We know Hart is a good goalie, 2020-21 aside, he just hadn’t had the chance to develop in a linear manner with the Flyers – being thrust onto a good team as the full-time starter in 2019-20, to his own personal collapse a season later, to trying his best to keep the team in games when it was clear it wasn’t a team deserving of the high praise and belief it had in it entering the season.
Hart needs a team that plays defense in front of him. The Flyers do no such thing. They were among the worst teams in the NHL in expected goals against, in Corsi For Percentage, and in High Danger Chances against. Yeah, I’m speaking analytics at you, but these matter – it shows just how crushed the Flyers were in their own zone. That doesn’t happen with Trotz teams.
They are hard to play against. They grind you. They frustrate you. They are physical. And yes, sometimes, they are boring.
And that’s a criticism. That Trotz suppresses the offensive talent of his best players because he makes such skilled players work just as hard as everyone else, backchecking, forechecking, playing defense, blocking shots – you name it, it’s a team-mentality, not an individual one.
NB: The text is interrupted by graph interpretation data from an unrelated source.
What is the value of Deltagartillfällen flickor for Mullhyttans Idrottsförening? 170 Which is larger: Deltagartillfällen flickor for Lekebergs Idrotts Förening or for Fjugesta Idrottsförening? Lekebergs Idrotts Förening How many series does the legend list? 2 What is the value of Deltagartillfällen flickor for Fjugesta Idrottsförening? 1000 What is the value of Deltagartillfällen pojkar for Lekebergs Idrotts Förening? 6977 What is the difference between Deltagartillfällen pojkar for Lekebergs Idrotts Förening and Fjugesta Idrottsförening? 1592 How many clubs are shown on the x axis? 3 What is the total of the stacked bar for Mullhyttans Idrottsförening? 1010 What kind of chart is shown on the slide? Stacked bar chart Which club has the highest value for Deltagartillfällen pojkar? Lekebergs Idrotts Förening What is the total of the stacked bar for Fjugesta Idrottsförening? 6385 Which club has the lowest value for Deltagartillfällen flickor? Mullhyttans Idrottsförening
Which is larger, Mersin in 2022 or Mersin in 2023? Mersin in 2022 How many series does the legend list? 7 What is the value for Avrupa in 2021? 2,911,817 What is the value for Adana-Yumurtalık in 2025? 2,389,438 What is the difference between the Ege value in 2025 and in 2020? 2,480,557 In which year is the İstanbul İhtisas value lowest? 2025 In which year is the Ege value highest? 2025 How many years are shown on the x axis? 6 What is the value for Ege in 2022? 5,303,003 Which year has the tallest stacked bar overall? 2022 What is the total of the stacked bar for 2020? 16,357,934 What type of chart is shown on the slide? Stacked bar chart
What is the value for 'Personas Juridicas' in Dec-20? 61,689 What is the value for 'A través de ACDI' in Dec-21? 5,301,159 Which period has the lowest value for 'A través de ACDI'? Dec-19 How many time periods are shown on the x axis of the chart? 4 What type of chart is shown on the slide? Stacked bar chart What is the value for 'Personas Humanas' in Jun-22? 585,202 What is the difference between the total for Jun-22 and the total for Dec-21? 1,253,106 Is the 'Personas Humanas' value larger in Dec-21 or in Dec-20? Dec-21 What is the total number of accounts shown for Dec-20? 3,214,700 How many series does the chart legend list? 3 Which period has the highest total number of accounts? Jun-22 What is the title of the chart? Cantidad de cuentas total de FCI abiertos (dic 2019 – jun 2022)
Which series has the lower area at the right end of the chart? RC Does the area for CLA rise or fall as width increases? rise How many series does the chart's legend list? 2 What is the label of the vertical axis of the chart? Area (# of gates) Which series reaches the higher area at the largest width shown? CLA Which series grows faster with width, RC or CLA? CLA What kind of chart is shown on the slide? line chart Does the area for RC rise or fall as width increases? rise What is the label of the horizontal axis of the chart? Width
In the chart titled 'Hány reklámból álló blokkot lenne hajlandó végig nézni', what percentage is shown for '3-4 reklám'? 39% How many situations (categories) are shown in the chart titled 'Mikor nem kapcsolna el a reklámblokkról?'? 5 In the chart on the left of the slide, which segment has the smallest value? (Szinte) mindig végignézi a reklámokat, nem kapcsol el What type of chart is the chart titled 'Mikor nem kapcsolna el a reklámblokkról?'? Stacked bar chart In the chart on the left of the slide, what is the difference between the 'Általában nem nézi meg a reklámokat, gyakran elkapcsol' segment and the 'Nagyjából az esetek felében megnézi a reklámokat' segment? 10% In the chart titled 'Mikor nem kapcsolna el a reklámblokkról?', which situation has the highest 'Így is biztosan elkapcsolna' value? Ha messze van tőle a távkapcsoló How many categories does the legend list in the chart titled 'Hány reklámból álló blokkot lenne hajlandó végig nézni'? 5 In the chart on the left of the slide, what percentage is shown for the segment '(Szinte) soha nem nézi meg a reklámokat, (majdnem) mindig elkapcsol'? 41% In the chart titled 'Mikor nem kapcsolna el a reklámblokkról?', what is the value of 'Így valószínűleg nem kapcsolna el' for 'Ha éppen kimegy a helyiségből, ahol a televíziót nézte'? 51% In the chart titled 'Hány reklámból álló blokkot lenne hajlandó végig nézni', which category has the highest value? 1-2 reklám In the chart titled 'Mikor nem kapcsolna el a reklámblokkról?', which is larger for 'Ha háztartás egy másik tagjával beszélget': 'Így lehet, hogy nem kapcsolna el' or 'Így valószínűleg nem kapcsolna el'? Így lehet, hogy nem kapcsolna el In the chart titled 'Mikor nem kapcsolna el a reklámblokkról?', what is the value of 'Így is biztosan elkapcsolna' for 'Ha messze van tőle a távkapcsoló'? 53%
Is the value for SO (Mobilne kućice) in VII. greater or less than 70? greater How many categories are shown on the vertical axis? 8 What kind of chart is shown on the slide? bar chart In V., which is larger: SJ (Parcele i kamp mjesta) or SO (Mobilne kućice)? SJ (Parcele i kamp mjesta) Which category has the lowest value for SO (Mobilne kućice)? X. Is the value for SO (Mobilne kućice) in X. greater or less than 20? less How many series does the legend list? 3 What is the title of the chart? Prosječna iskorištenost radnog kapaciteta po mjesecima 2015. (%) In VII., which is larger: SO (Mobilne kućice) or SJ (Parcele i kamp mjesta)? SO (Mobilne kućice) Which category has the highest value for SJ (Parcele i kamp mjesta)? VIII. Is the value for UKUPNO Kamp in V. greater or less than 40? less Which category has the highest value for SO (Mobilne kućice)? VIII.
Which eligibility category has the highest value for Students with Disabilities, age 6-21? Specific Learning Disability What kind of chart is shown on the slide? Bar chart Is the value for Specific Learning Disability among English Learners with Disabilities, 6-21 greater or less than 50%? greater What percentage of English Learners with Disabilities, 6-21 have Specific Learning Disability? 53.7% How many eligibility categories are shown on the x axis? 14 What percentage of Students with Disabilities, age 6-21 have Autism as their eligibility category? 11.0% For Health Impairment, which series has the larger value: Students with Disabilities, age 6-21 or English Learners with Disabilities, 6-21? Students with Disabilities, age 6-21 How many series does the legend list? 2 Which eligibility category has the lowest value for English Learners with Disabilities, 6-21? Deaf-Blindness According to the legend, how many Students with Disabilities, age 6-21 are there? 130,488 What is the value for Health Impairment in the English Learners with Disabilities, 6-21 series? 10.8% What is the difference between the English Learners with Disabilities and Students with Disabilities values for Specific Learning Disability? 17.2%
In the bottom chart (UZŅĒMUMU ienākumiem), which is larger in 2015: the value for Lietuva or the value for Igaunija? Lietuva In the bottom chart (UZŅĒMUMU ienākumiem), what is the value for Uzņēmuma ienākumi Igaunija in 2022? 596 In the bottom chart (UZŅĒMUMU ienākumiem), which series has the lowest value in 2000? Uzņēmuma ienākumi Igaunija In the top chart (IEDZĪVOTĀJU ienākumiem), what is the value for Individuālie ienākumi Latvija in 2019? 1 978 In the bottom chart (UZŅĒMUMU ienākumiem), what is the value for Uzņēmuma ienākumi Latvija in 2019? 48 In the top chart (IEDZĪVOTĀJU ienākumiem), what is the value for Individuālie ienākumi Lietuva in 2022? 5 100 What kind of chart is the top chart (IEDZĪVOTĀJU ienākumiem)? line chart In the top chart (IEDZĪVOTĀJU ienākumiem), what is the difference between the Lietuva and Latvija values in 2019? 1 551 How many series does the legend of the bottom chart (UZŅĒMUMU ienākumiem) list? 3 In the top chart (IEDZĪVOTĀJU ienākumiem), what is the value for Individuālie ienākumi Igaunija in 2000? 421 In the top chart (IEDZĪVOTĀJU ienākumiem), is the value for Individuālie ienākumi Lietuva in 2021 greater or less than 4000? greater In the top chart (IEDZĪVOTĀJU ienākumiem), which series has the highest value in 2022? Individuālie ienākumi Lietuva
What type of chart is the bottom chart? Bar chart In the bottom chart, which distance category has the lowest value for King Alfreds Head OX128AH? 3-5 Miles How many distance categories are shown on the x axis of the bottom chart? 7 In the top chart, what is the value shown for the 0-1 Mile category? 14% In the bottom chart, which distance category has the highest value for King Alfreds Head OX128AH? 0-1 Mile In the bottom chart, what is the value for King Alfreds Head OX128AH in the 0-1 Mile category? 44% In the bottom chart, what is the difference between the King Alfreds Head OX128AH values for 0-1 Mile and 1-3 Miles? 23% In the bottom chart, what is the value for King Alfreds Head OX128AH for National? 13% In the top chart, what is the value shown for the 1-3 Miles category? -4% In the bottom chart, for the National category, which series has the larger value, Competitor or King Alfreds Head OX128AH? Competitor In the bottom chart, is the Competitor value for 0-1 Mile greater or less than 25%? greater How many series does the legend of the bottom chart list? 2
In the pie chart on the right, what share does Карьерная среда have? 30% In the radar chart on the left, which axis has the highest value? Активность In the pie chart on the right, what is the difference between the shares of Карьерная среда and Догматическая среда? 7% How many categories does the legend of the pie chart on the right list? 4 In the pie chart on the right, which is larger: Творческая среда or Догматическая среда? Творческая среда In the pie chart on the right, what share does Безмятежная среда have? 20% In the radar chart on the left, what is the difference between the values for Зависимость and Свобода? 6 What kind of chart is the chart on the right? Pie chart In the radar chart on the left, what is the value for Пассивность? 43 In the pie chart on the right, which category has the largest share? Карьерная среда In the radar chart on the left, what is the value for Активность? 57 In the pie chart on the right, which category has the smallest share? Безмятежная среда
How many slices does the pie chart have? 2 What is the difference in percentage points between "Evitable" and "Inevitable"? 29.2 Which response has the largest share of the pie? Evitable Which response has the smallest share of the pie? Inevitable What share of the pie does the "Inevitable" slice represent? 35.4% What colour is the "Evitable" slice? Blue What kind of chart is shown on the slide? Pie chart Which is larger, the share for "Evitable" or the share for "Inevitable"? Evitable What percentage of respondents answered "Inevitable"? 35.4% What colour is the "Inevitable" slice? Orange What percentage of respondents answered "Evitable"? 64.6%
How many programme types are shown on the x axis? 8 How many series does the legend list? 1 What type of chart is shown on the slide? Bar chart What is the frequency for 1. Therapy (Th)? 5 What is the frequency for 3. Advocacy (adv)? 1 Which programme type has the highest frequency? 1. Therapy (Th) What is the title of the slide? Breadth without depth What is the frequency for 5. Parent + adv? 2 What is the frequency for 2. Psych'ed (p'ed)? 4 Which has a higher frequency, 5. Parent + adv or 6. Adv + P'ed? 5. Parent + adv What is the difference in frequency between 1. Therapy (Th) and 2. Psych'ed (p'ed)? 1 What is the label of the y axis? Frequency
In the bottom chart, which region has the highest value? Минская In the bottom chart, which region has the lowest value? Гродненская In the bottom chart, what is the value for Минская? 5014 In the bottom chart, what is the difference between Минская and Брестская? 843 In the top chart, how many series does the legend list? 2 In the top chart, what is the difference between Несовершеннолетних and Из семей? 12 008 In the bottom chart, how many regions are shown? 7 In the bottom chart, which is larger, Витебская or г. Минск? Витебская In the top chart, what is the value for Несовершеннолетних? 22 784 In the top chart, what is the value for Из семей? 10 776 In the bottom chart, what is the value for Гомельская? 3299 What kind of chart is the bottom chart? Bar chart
Islanders fans who got frustrated with Trotz will point at a player like Matthew Barzal, who is one of the fastest and most-skilled players in the NHL. In his rookie season, the year before Trotz arrived, Barzal averaged 1.04 points per game as a rookie (22-63-85). From there is went down to 0.76 in Trotz’s first season, before stabilizing in the 0.8-0.88 range the last two seasons.
But is that a bad thing? Is sacrificing a little offense to ensure everyone is playing good team defense terrible?
If you take this year out of the equation, Barzal actually got better each year under Trotz, based on the analytics, compared to that memorable rookie campaign:
SEASON PPG xGF xGA DIFF HDCF HDCA HDCF%
2017-18 1.04 50.12 49.24 +0.88 236 220 51.75
2018-19 0.76 49.71 46.05 +3.66 246 214 53.48
2019-20 0.88 51.05 48.30 +2.75 259 236 52.32
2020-21 0.82 38.80 29.55 +9.25 185 120 60.66
Notes: All Data from Natural Stat Trick. All data tracked at 5 vs. 5. PPG = Points Per game. xGF is expected goals for. xGA = expected goals against. DIFF = differential. HDCF = High Danger Chances For. HDCA = High Danger Chances Against. HDCF% = High Danger Chances For percentage.
So, looking at Barzal under Trotz for three seasons, his actual production dipped by .22 points per game, which, over 82 games would be 18.04 points, But the expected goals against – just at 5-on-5 dropped by nearly 20, while the difference in the number of scoring chances from high danger areas of the ice actually improved by 8.91%.
In essence, Barzal became a more effective player for the Islanders by scoring less and playing better team defense – a testament to Trotz’s system.
The point is, there is no negative here. This is the coach who will get the players that have been through two awful seasons who will be back next year playing in a structured system like they’ve not played at the NHL level.
Considering Fletcher might have some challenges acquiring top end talent in the Flyers organization because of salary cap limitations, is there really any other way to go?
Cut the blank check, Dave. In the end, the fans will remember that more than anything else. So, why not make it a positive?